EXTRACT >>
::::::::::

Central Highlands faces coffee picker shortage amid Covid travel woes

By Thi Ha   November 4, 2021 | 02:00 am PT
Central Highlands faces coffee picker shortage amid Covid travel woes
Hai in the central highlands province of Kon Tum picks ripe coffee cherries, 2021. Photo by VnExpress/Thi Ha
The Central Highlands, Vietnam's coffee growing hub, faces a shortage of coffee pickers, estimated at over 50 percent, because seasonal workers are fearful of Covid-19.

The coffee harvest season began several days ago, but Hoang Oanh in Da Lat, Lam Dong Province, has not managed to hire any pickers yet.

She said: "Our family has over two hectares of coffee plants with an output of 35 tons. Many coffee cherries have already ripened and fallen."

If she could not find pickers soon, she would have to mobilize family members and close relatives to do the work.

Ha, another coffee grower in Lam Dong, said his family’s three-hectare coffee farm needs to be harvested now, but seasonal workers from the provinces of Binh Thuan, Ninh Thuan and Khanh Hoa are afraid of contracting Covid and refuse to travel.

"We have offered pickers wages of VND100,000 for 100 kilograms of coffee cherries, up from VND80,000 ($3.52) during previous crops. We will cover their accommodation and food expenses here. But they have yet to accept our offer."

::::::::::

EXTRACTED MATERIAL >>
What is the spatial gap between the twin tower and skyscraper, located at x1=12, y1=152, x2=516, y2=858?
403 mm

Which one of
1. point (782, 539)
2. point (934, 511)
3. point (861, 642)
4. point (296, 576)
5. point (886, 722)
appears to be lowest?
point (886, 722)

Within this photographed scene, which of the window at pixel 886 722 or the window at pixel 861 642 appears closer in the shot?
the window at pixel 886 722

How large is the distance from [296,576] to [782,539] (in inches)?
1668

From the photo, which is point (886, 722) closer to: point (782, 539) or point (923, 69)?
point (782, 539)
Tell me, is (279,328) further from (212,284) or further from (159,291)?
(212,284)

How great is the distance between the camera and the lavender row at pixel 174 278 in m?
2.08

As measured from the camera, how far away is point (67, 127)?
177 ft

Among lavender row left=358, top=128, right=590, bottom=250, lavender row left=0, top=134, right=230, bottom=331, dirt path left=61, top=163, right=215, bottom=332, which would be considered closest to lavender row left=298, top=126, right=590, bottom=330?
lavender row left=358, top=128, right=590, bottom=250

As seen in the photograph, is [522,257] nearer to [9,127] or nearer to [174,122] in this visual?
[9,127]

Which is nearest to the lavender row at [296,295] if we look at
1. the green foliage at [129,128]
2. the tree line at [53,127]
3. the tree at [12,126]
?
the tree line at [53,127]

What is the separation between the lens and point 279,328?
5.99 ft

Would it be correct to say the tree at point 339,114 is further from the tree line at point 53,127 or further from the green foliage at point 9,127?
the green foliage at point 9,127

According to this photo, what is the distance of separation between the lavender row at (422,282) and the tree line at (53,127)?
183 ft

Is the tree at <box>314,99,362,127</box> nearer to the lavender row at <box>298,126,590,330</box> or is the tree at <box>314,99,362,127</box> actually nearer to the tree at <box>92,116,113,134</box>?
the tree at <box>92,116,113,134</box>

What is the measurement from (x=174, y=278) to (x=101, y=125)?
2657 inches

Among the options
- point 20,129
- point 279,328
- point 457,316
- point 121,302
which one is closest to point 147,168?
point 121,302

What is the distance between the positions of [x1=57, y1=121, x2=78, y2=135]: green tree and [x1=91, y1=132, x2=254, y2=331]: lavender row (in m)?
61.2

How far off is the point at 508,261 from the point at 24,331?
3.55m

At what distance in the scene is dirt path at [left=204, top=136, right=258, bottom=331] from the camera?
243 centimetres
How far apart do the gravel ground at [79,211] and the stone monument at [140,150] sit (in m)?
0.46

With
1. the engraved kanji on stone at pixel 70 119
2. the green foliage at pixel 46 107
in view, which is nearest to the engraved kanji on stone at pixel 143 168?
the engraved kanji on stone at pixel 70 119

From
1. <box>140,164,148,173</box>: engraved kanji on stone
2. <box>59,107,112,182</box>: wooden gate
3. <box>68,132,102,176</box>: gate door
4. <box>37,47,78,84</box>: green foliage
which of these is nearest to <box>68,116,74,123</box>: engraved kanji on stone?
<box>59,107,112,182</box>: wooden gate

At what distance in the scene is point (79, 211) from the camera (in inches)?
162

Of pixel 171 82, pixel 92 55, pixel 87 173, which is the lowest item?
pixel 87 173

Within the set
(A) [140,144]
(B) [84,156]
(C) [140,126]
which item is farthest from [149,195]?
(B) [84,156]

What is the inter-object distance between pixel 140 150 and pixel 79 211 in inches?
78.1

::::::::::

WHAT YOU WILL DO >>
[A] Return the portion of the coffee picker article above starting at "By Thi Ha   November" and ending at "do the work.".
[B] Render this sentence from the coffee picker article in Spanish: "If she could not find pickers soon, she would have to mobilize family members and close relatives to do the work."

SOLUTIONS TO THE PROBLEMS >>
[A]
By Thi Ha   November 4, 2021 | 02:00 am PT
Central Highlands faces coffee picker shortage amid Covid travel woes
Hai in the central highlands province of Kon Tum picks ripe coffee cherries, 2021. Photo by VnExpress/Thi Ha
The Central Highlands, Vietnam's coffee growing hub, faces a shortage of coffee pickers, estimated at over 50 percent, because seasonal workers are fearful of Covid-19.

The coffee harvest season began several days ago, but Hoang Oanh in Da Lat, Lam Dong Province, has not managed to hire any pickers yet.

She said: "Our family has over two hectares of coffee plants with an output of 35 tons. Many coffee cherries have already ripened and fallen."

If she could not find pickers soon, she would have to mobilize family members and close relatives to do the work.

[B] Si no pudiera encontrar recolectores pronto, tendría que movilizar a familiares y parientes cercanos para hacer el trabajo.